Search code examples
redisamazon-elasticacheredis-cache

How key/value pairs are stored in Redis


We use Elasticache Redis node to store data.

All keys have same format:
- Key is md5 hash - 128 bits (16 bytes, 32 string characters bytes).
- Value is time stamp string - 19 bytes.
In total, key size is 32+19=51 bytes

We have 84 917 361 million of keys.
I assume, total memory, that Redis shell consume, is close to 84917361*51 = 4.03 gb.

Actually, it takes 11.07 gb.
Output of info command: used_memory_human:11.07G

  1. On what is spent rest of the memory, 7 gb?
  2. Is there a way to store md5 as 16 bytes hash, not string with 32 characters?

Thanks, any help is highly appreciated.


Solution

  • On what is spent rest of the memory, 7 gb?

    Short answer: Redis does NOT store key and value as raw string.

    In fact,

    1. the key is wrapped into a sdshdr structure (for the latest version, it's a more compact structure), which has some overhead, e.g. the length of the string.

    2. the value is wrapped into a redisObject structure, which also has some overhead, e.g. object encoding, refcount.
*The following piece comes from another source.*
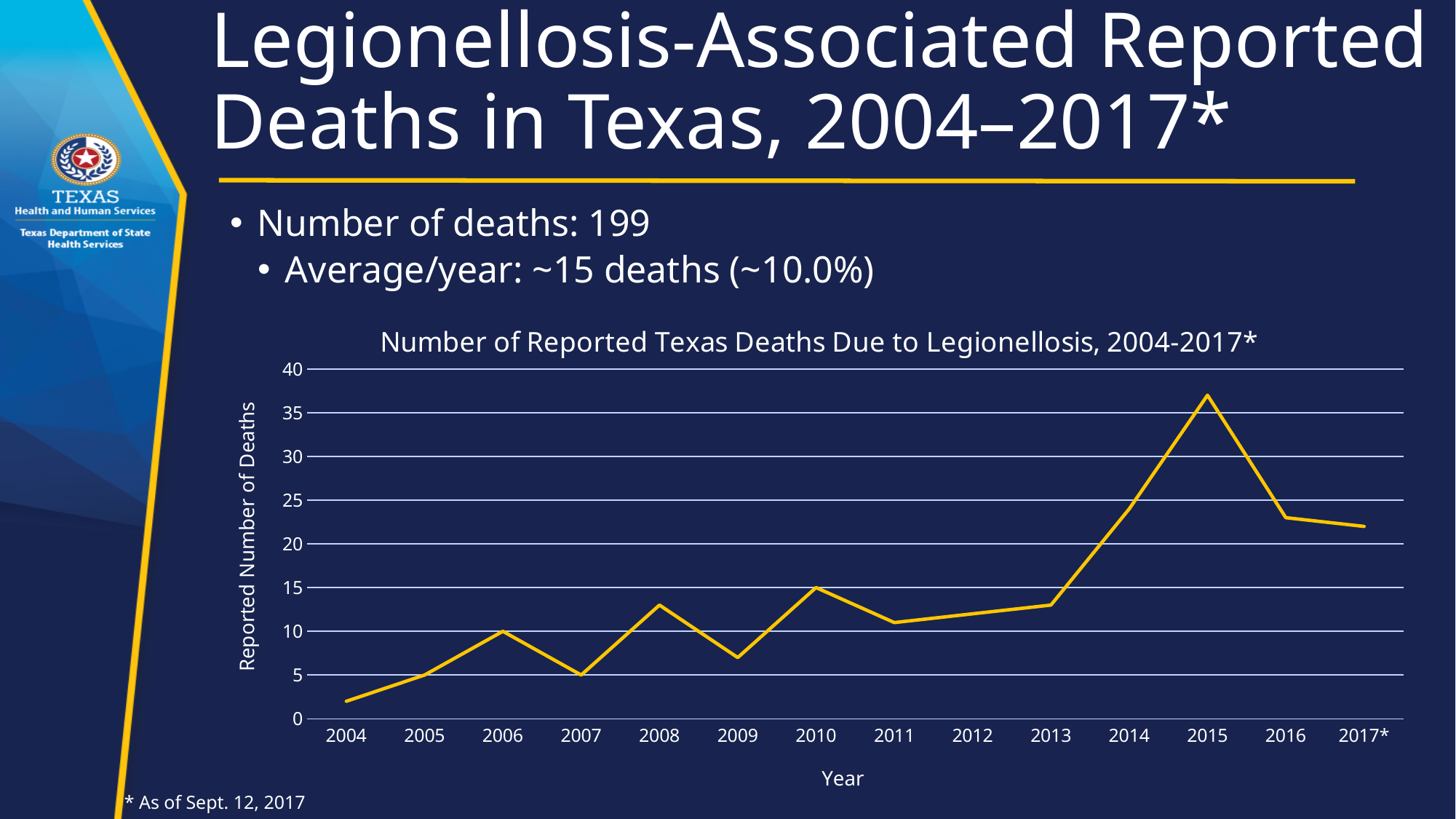
What is the label of the vertical axis of the chart? Reported Number of Deaths What kind of chart is shown on the slide? line chart Which year has the lowest number of reported deaths? 2004 What is the title of the chart? Number of Reported Texas Deaths Due to Legionellosis, 2004-2017* What is the reported number of deaths for 2006? 10 Is the value for 2004 greater or less than 5? less Is the value for 2015 greater or less than 35? greater Which year has the highest number of reported deaths? 2015 Which year has more reported deaths, 2008 or 2009? 2008 What is the reported number of deaths for 2010? 15 How many years are plotted along the x axis of the chart? 14 Do the reported deaths rise or fall from 2013 to 2015? rise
    3. There're also other overhead when Redis insert a pair into a dict, e.g. the next pointer and key pointer in a dictEntry structure.

    All of these overhead consumes the rest of memory.
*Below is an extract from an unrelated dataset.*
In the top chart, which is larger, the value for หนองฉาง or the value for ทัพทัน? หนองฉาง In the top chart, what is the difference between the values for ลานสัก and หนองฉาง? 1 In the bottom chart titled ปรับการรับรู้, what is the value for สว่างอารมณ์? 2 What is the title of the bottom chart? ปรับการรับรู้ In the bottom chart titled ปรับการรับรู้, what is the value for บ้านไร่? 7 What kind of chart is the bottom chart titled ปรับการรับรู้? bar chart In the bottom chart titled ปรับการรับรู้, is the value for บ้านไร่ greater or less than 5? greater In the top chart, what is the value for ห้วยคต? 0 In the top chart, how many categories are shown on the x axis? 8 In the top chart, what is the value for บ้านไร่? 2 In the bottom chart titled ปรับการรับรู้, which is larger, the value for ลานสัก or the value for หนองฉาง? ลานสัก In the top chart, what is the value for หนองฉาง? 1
    In order to make it's more memory efficient, you can refer to the article that @Kevin Christopher Henry mentioned (small hash can save lots of redisObject overhead, and can use ziplist to make elements more compact in memory).

    Is there a way to store md5 as 16 bytes hash, not string with 32 characters?

    Use a hash function, such as Murmurhash, to create a digest for each md5 string.

    In this way, you can get a 8 bytes (64 bits) digest. However, you cannot get the raw md5 string from the Murmurhash digest. So if you DO NOT care the value of md5, you can take this method.